余計なフラグ立て
2025年4月3日 15:35 与那国島
陣地や掩体、交通壕や道路が打撃を受ける度に、長谷川一尉には戦闘団司令部から、被害状況の連絡と復旧命令が出ていた。
長谷川は場合によっては、自ら現場に出向いて復旧の指揮をとっている。
この中で最優先は道路の維持だ。
例えば、与那国戦闘団の火力の根幹である3個中隊の重迫撃砲の陣地変換は、高機動車が通行可能な満田原森林公園や久部良岳の道路に拠っていた。
だが、道路に爆撃で大穴が空き、あるいは埋没するような事態が生じれば、陣地変換が不可能になり、迫撃砲班が個別に撃破される危険が高まる。
最悪の場合には、中隊単位で渋滞を起こしているところを砲爆撃で殲滅されかねない。
重迫撃砲中隊だけでなく、補給を含めた与那国戦闘団の動脈である久部良岳の道路の維持は、文字通り死活問題だった。
午後の爆撃は胡中将にとっては散々な結果だったかもしれないが、長谷川にとっては難題を突き付けられている。
複数の掩体が潰され、道路が2カ所で寸断されている。おまけに司令部からは、負傷者用と遺体安置用の掩体を追加で構築することを求められていた。
長谷川は司令部に優先順位の確認を行った上で、道路啓開を最短で完了できるよう、指揮下の施設科中隊に次々と命令を下す。自分の部下にも戦死傷者が出ていることは、少なくとも今は考えないようにしていた。
道路の復旧作業が軌道に乗ったことを、現場に出向いて確認した長谷川は、一人徒歩で自分の指揮掩体に戻ろうとした。その途中で、物理的に切断された通信線の復旧をしていた吉岡と、バッタリ出くわす。
「吉岡!無事だったか!」
「長谷川一尉!」
2人は状況が状況だったものの、タバコに火をつけ、言葉を交わした。
「本当に戦争になって、上陸までされて、このまま硫黄島みたいになるのかなあ、とか正直思ったけど。中国さんには悪いが、このまま勝てそうだな。」
「・・・長谷川一尉、そういうのって、変なフラグが立つかもです。」
「え?そういうもんなの?」
その時、長谷川と吉岡の個人携帯無線機がそれぞれ警報を発した。
「警報。警報。敵空挺部隊が接近中」
その後には、各部署に戦闘配置やら、迎撃準備やら、逆に退避を命じる交信が錯綜した。
これが最近のアニメや漫画の世界の話なら、吉岡が「だから言ったじゃないですかあ」とでも言って、ある程度の掛け合いがあったかもしれない。
だが、二人は警報を聞くやいなや、短く別れを告げると同時に、脱兎のごとくそれぞれの持ち場に駆け出していた。
指揮所に走りながら長谷川は罵る。
「クソっ。
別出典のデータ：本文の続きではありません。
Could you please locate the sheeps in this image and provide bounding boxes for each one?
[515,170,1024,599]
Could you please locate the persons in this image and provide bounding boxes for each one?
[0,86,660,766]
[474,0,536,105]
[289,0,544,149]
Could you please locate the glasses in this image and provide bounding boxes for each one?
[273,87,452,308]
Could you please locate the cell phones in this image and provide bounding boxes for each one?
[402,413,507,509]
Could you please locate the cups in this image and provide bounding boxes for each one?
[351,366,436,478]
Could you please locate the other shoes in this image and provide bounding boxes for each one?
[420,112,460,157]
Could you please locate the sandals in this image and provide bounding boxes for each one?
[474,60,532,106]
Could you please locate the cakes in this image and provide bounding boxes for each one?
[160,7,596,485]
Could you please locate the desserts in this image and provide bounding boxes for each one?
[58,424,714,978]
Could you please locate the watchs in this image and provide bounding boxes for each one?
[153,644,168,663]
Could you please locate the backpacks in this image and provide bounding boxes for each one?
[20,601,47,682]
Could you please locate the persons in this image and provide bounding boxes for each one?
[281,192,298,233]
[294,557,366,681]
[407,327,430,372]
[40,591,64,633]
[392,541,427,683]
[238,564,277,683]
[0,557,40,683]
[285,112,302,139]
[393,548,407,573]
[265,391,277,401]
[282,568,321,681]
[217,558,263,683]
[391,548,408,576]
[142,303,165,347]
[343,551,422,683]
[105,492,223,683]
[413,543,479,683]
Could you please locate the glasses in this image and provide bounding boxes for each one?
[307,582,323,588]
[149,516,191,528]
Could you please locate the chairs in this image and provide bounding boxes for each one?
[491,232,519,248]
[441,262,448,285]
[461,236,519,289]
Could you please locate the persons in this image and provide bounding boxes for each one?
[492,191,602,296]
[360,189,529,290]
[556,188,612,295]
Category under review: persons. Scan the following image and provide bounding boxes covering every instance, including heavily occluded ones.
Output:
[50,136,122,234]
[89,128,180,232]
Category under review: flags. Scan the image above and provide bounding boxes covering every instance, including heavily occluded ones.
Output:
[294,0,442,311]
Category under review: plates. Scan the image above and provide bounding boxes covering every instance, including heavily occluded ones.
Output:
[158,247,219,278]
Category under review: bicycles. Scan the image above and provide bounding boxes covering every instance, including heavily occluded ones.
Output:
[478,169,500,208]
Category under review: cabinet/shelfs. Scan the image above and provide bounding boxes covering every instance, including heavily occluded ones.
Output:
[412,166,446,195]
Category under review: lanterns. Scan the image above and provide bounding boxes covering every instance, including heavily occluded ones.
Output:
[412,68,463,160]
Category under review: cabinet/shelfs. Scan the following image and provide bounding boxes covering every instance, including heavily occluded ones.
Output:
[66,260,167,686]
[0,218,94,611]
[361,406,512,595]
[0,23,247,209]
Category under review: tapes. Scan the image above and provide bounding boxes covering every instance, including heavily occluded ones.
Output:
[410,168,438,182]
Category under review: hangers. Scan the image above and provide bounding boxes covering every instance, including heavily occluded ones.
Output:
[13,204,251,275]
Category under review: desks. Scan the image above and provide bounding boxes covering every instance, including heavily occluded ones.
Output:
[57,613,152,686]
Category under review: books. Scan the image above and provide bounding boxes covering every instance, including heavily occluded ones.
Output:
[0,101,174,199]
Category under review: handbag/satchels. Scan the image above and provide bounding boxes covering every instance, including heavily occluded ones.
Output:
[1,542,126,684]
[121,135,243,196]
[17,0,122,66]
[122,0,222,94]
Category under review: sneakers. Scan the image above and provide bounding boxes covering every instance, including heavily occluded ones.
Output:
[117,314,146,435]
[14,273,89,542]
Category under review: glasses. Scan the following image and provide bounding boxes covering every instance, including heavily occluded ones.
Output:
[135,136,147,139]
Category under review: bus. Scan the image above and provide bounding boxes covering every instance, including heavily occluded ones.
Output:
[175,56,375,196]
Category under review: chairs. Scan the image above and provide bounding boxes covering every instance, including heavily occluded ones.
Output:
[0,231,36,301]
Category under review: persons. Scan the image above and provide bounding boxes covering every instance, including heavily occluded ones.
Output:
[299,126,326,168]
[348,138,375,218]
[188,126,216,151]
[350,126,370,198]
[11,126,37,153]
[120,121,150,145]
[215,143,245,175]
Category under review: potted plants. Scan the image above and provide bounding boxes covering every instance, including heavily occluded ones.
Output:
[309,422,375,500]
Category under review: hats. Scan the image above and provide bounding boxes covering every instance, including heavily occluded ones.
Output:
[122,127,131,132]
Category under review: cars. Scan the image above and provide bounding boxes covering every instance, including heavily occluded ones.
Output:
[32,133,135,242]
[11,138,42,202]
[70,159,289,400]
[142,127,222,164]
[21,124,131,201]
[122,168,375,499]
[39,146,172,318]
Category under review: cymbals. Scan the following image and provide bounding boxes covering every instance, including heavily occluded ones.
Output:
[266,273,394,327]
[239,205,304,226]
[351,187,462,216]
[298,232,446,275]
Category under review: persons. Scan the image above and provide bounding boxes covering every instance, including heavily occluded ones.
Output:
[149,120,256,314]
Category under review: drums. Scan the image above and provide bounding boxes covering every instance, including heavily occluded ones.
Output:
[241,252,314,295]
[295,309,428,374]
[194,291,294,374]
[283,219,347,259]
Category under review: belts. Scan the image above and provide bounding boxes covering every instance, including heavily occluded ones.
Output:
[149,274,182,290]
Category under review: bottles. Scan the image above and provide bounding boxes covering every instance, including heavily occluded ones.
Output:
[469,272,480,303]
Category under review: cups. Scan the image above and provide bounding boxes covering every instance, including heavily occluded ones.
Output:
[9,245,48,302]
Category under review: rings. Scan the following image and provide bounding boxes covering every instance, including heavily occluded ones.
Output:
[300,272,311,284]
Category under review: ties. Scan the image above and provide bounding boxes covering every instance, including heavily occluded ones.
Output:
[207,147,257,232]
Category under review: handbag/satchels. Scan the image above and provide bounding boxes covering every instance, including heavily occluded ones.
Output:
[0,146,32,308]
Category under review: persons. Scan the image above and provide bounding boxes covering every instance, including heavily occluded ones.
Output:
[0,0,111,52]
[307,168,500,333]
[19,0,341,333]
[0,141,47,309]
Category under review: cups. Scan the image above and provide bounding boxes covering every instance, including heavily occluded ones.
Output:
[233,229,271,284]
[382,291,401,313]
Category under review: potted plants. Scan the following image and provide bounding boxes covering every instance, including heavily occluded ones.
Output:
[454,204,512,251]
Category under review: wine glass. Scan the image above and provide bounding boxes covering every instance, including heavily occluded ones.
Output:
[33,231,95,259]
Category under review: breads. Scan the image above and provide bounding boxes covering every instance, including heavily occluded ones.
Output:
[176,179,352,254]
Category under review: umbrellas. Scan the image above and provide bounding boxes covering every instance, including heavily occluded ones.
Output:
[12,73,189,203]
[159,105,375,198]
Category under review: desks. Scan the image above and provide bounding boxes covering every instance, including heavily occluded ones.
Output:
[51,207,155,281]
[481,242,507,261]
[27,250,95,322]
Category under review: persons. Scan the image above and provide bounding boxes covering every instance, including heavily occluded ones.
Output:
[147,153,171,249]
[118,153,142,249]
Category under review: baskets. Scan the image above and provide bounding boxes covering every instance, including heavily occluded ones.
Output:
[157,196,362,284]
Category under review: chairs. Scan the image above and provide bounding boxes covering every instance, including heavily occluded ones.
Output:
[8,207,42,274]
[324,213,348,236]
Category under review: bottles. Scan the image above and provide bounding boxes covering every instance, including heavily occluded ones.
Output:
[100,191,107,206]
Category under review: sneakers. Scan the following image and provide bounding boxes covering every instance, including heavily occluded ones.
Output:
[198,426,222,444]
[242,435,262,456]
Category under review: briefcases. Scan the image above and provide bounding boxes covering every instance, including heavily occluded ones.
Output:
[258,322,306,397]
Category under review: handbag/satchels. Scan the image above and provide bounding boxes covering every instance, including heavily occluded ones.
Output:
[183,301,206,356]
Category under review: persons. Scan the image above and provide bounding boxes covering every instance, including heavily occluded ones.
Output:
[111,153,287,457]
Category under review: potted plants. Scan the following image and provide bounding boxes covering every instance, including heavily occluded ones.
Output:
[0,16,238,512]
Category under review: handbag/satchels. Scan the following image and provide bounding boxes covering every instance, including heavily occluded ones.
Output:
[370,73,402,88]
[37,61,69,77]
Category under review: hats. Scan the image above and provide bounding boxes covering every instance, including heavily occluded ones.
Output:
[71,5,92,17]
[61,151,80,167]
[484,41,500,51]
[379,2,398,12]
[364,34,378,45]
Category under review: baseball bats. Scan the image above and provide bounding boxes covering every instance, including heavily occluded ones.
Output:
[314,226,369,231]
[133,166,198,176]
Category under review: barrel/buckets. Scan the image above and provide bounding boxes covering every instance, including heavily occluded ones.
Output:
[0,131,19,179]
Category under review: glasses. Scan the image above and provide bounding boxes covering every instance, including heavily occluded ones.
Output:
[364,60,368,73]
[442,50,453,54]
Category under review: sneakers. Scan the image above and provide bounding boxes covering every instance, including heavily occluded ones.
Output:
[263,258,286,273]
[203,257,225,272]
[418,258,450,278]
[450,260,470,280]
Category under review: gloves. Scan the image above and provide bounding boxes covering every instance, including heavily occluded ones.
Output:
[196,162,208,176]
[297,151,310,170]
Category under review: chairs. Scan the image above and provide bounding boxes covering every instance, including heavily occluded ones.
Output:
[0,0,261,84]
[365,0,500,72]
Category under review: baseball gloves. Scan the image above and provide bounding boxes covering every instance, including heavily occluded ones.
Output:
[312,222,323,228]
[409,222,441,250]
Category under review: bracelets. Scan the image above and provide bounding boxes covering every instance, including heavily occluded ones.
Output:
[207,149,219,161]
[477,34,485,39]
諦めの悪い奴らだな!」
台湾方面で金門島、他への空挺作戦に投入されたZ20を主力とするヘリ部隊と、Y20、Il76の2機種の輸送機を超低空飛行させて、ヘリボーンと空挺降下を同時に行う作戦が敢行された。
当初の計画では、先島の空港を占拠したあとに空輸されるはずだった空挺部隊だ。
航空優勢が失われつつあった状況では、かなり危険な作戦だったが、このままだと先島に投入する計画だった空挺部隊が遊兵化してしまう上に、上陸部隊には一刻も早い増援が必要と判断されたのだ。
(作戦を実施する空挺部隊の指揮官達は、危険が大きすぎると反対した。だが、先行した上陸部隊を支援するために、犠牲を厭わない増援作戦の決行を長征作戦統合司令部から厳命された。)
与那国には、ヘリ50機を持って2個大隊、石垣には30機で1個大隊によるヘリボーンを敢行。そして距離のある宮古には輸送機20機を投入し、2個大隊強の兵力が空挺降下を強行したのだった。